[Stored items from a collection]
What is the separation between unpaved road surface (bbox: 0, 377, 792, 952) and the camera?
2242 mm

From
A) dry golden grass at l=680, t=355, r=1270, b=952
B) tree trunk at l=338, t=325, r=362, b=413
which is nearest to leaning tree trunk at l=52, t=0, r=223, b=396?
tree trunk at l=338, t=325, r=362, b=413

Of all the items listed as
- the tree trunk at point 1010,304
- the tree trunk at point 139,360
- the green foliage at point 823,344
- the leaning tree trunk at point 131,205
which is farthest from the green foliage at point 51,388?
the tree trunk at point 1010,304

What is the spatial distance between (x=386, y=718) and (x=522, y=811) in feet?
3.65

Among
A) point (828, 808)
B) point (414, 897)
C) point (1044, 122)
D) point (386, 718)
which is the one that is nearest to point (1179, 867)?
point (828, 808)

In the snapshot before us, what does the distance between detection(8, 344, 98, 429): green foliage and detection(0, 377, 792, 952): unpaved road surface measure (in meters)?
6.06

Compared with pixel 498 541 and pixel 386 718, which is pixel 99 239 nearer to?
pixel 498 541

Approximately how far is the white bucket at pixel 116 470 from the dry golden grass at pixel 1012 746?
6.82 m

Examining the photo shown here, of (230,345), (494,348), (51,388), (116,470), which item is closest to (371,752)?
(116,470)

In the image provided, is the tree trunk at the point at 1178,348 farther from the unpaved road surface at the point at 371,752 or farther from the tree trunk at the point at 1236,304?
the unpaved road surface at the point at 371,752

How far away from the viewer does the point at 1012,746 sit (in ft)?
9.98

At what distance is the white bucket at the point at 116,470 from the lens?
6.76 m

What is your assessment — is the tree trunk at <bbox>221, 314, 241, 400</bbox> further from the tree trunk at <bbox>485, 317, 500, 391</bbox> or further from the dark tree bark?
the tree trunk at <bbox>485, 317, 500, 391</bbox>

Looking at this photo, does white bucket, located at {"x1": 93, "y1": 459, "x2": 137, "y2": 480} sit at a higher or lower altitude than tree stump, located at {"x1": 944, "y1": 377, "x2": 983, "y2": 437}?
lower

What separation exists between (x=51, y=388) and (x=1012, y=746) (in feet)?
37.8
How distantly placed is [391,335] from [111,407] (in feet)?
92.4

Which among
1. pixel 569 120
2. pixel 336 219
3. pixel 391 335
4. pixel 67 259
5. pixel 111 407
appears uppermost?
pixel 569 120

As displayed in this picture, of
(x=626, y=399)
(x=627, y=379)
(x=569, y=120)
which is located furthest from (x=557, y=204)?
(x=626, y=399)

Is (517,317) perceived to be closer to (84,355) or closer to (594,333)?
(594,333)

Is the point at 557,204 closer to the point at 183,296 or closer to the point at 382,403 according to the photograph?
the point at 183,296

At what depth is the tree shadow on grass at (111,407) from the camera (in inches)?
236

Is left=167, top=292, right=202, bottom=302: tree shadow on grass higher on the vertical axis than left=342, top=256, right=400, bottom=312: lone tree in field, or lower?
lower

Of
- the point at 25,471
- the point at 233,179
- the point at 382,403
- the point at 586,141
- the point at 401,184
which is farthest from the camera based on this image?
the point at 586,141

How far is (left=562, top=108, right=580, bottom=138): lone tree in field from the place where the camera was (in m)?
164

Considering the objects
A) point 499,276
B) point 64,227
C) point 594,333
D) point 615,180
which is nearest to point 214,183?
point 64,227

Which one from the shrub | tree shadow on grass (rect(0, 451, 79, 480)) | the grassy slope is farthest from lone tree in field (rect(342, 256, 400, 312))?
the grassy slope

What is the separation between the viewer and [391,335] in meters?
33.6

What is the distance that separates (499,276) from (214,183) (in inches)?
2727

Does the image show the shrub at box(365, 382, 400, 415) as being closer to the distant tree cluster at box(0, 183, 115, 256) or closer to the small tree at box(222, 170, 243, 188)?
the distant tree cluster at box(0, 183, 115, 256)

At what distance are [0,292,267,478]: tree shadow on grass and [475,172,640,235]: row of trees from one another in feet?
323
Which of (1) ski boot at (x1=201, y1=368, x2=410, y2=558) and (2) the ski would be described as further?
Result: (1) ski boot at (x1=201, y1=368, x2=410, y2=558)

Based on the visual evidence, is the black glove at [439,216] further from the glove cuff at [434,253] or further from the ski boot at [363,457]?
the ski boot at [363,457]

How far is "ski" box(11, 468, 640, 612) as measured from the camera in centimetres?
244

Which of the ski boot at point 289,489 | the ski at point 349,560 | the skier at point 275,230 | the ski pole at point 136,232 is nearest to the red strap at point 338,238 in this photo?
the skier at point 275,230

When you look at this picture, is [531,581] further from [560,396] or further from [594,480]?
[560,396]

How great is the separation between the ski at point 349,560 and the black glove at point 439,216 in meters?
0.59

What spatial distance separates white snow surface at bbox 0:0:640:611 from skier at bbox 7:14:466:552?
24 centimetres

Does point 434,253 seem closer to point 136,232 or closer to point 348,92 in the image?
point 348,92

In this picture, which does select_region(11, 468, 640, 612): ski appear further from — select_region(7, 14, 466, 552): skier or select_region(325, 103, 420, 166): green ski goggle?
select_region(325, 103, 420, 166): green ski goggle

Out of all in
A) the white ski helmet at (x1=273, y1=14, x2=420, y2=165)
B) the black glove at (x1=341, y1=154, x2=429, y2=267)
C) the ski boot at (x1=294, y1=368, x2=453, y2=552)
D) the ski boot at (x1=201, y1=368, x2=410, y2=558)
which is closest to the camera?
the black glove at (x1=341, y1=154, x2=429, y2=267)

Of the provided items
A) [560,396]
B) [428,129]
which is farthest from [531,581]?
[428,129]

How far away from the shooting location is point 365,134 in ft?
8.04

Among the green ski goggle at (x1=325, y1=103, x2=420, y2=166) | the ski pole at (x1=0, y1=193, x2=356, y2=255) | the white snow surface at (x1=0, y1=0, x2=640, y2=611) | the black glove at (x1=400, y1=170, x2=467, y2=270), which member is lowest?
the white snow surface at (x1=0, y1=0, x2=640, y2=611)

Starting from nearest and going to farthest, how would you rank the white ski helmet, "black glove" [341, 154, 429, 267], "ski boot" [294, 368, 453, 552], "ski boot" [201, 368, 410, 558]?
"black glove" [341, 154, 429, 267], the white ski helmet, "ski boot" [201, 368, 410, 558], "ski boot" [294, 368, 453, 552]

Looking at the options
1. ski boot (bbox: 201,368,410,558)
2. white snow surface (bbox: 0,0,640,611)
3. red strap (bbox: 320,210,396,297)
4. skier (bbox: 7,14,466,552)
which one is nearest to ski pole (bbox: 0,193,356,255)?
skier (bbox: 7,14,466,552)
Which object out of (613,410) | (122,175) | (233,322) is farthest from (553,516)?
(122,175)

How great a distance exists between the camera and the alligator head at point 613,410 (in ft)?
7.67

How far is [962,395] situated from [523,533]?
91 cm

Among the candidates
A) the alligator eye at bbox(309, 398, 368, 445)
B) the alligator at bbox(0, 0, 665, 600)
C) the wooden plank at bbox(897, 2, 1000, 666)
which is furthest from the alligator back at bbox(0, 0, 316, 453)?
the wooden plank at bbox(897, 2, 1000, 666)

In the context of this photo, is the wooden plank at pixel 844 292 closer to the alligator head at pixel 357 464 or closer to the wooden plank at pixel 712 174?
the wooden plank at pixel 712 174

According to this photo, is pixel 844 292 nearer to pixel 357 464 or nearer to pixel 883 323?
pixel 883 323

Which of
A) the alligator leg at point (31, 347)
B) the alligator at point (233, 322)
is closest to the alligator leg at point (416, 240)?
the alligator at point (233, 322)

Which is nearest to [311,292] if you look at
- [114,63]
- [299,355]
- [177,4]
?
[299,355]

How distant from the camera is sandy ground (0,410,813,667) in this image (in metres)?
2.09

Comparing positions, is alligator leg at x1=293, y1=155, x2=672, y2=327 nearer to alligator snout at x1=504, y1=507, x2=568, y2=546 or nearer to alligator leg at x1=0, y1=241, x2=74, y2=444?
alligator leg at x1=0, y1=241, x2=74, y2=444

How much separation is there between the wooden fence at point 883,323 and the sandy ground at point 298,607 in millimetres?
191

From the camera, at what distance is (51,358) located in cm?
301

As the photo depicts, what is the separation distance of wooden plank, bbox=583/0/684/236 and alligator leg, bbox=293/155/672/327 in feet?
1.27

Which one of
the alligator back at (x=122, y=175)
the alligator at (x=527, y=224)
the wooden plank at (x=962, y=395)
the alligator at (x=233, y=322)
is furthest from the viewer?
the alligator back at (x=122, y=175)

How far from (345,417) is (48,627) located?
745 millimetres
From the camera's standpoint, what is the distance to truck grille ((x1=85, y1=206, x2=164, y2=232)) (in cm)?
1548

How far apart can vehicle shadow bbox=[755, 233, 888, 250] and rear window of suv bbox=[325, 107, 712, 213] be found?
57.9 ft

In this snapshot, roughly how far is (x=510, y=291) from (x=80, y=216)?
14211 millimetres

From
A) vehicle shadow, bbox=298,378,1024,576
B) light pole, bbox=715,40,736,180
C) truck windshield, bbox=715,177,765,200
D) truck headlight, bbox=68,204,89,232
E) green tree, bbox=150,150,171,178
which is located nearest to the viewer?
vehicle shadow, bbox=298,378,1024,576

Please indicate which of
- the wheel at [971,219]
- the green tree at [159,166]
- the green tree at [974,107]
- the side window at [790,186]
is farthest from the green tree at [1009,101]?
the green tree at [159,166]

Challenge
Starting with the line that contains "In this snapshot, roughly", repeat each line through the last one exactly as it appears. Include both ends and nothing more.

Final answer
In this snapshot, roughly how far is (x=510, y=291) from (x=80, y=216)?
14211 millimetres

From
A) vehicle shadow, bbox=298,378,1024,576
B) light pole, bbox=715,40,736,180
C) truck windshield, bbox=715,177,765,200
D) truck headlight, bbox=68,204,89,232
E) green tree, bbox=150,150,171,178
which is located nearest to the viewer?
vehicle shadow, bbox=298,378,1024,576

Please indicate which of
- the wheel at [971,219]
- the green tree at [159,166]
- the green tree at [974,107]
- the side window at [790,186]
is farthest from the green tree at [1009,101]?
the green tree at [159,166]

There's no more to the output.